新幹線は何ごともなかったかのようにオランダに向けて走り続ける。向かいの女性はデュイスブルクで下りて行き、4人掛けの席は私一人になった。進行方向に向かって座りたくなったので、反対側の席に移る。次のオーバーハウゼンから別の女性が乗ってきた。ようやく車掌が来て、切符を確認して行く。その女性は流暢なオランダ語で車掌と話をしている。

通路の反対側に座っている女性が、私の前のオランダ語を話す女性に声をかけた。「もし良かったらオランダ語を教えてもらえませんか?」。「ええ構いませんよ。ただ、私にわかるかしら…」。ドイツ語の単語や表現をオランダ語ではどう言うのかというような質問だった。一つ前の席の男性もそれに反応するあたりが面白い。車内語学学校である。

そんなやり取りが続くうちに、ICE新幹線はウトレヒト中央駅に着いた。予定よりも1時間10分の遅れである。時刻表を見ると15分待ちでデンハーグ行きがある。それに乗ろうと思って地下の連絡通路を移動していると、別のホームにデンハーグ行きとの表示が出ている。出発は5分後だ。しかもスプリンターと表示が出ているから、こちらの方が速そうだ。

時間通りに出発した特急は、予想外にも次の駅で止まった。ここから先の停車はないだろうと思っていたら、その次の駅にも、さらにその先の駅にも止まった。これは特急なのだろうか。スプリンターという表示は、一体、何だったのだろう。それから急に眠気が襲って来たので、車内でほんのわずかの時間、仮眠を取った。こういうときの電車の揺れというのは実に気持が良いものである。

デンハーグに着いたのは15時前であった。この街は駅の周囲に超高層建築が聳えていて、かなり無機的な印象を与えている。駅を離れて歩き出すと冷たい風が押し寄せて来る。少し歩くと市役所があったので、少し暖まろうと中に入ってみた。巨大なアトリウムの1階に窓口が並んでいる。日本の市役所とは大違いである。あとからわかったのだが、どうもリチャード・マイヤーが手がけたらしい。

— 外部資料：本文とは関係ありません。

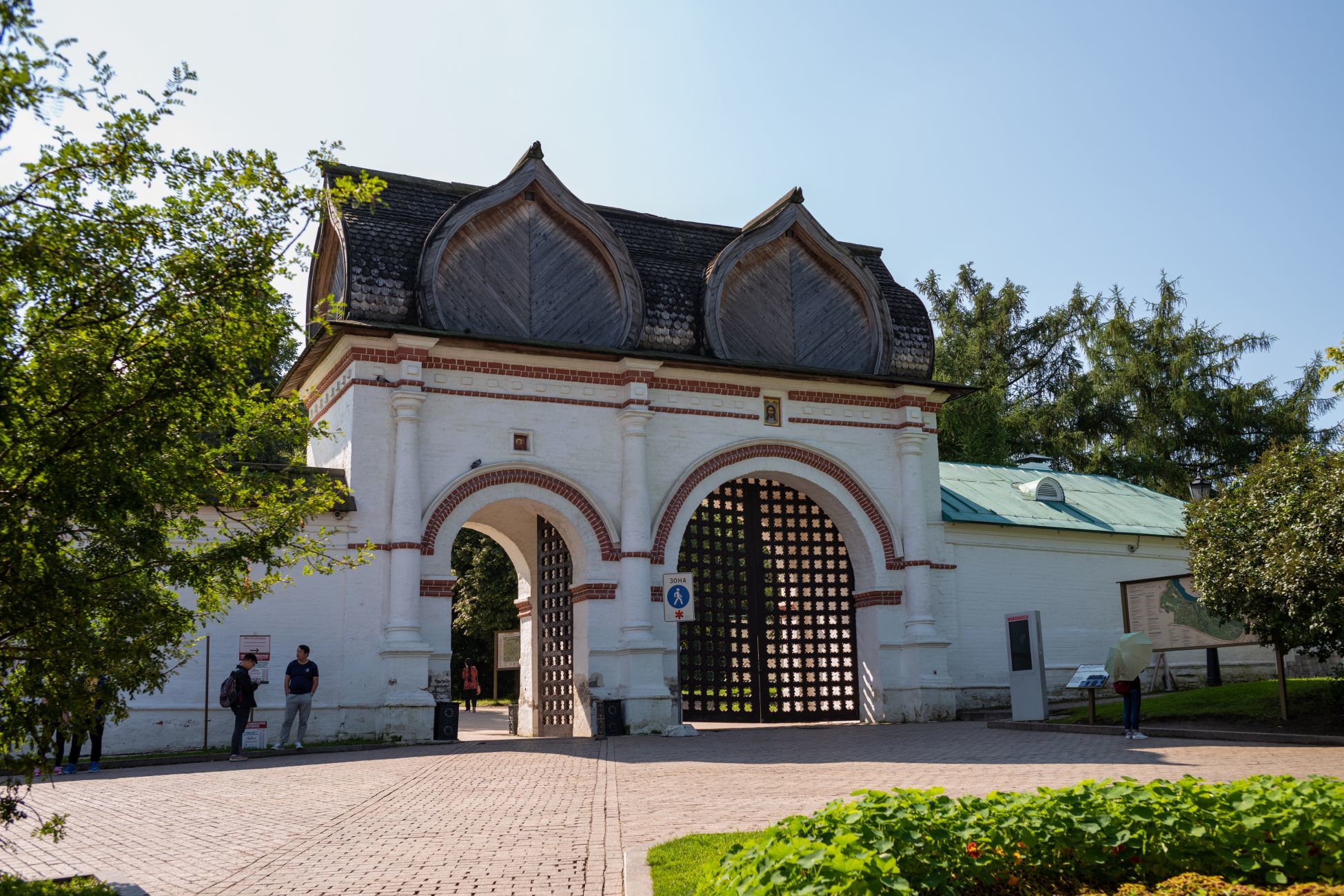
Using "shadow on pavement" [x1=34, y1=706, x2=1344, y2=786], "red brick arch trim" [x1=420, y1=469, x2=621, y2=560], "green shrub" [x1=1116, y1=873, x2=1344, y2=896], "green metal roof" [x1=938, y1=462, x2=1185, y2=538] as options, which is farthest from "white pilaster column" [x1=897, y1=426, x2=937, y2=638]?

そこから少し歩くと典型的なオランダの街並へ入る。寒気を少し感じるが、体調もそれほど悪くないので、あてもなく市内を散策する。初めてオランダに来たときには、それなりに気持が高ぶっていた気もするのだが、通りの看板も普通に読めるし、大抵のオランダ人はドイツ語が話せるから、もう何の緊張感もない。ドイツと似ているとはいえ、それでもずいぶん違う環境に身を置く楽しさがある。

そのまま友人宅に行こうかと思ったが、折角なので、市立博物館に行ってみることにした。路線図で確認して、市電の17番に乗る。車両はとても古いのに、行き先を示す電子表示器は最新型だ。ほとんど人がプリペイド式のカードを持っており、乗降するたびに、出入口の脇にある機械にあてている。そんなものは持っていない私は運転手から現金で切符を買った。2.50ユーロである。結構高い。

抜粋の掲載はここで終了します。